Padahal merujuk pada Perppu no 1 tahun 2014, Gubernur memiliki kewenangan untuk memilih wakilnya langsung.
“Dari PDI- P tidak pernah ada intervensi. Bu Mega sekali pun tidak pernah intervensi,” kata Gembong, di Gedung DPRD, Jalan Kebun Sirih, Jakarta Pusat, Senin (1/12).
Dia beralasan, sebagai salah satu partai pengusung pasangan Jokowi-Ahok di Pilkada DKI tahun 2012 lalu, maka PDI-P sah saja mengusulkan calon wagub untuk Ahok.
“Bukan berarti memaksakan. Prinsipnya kita taat aturan. Kan kewenangannya ada di Gubernur.

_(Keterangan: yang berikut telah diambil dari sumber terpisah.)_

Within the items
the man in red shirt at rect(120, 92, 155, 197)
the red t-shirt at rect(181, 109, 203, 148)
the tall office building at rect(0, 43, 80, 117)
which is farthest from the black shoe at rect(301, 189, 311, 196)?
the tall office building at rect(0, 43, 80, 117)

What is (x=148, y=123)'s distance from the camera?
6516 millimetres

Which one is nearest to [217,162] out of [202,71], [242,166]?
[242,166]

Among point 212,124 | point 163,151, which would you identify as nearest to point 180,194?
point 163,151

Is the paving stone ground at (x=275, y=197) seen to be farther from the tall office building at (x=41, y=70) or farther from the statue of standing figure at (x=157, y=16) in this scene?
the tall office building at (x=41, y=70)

Jadi hanya sebatas mengusulkan kader-kader terbaik dari PDI-P,” ujarnya.
Kata dia, kalaupun partai pengusung lainnya, yakni Gerindra mengajukan calon, maka itu juga sah saja. “partai lain pun sah.”

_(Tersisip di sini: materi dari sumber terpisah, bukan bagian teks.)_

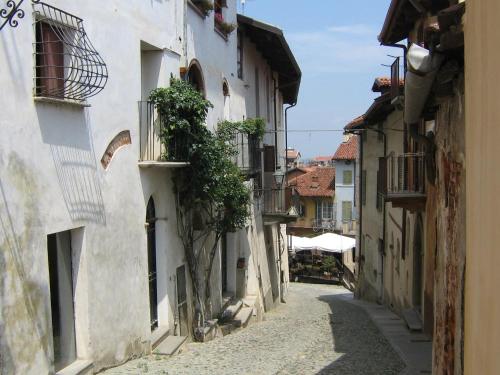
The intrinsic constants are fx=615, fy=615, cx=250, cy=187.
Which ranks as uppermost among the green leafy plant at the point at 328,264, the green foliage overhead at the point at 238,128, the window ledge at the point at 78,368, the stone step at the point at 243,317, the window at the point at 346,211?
the green foliage overhead at the point at 238,128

Diberitakan sebelumnya, upaya PDI-P yang mengusulkan dua kadernya, yakni Boy Sadikin dan Djarot Syaiful Hidayat sebagai Cawagub DKI, menuai komentar dari kalangan politisi di dewan DKI, yakni Wakil Ketua DPRD DKI M. Taufik.
Taufik sudah menyarankan agar parpol tidak ikut campur dan mengintervensi Ahok dalam pencalonan wagub.
Sebab menurut mantan Ketua Komisi Pemilihan Umum (KPU) DKI tersebut, memilih seorang wagub merupakan hak prerogatif Gubernur DKI Ahok.
Yakni sesuai Peraturan pemerintah pengganti UU (Perppu) Nomor 1 tahun 2014.
“Sudah jelas di Pasal 176 bahwa Ahok berhak memilih wagubnya sendiri. Saya berharap tidak ada yang intervensi Ahok,” ucapnya, di DPRD Kamis (27/11) lalu.
Taufik bahkan terang-terangan mengakui mendukung Ketua Tim Gubernur untuk Percepatan Pembangunan (TGUP2) Sarwo Handayani (Yani) sebagai cawagub.
Namun diakui Ketua Presidium KMP DKI Jakarta itu, sampai saat ini belum ada keputusan final mengenai pencalonan Yani dari fraksi-fraksi yang tergabung di Koalisi Merah Putih (KMP) DPRD DKI, ataupun dari Gerindra sendiri.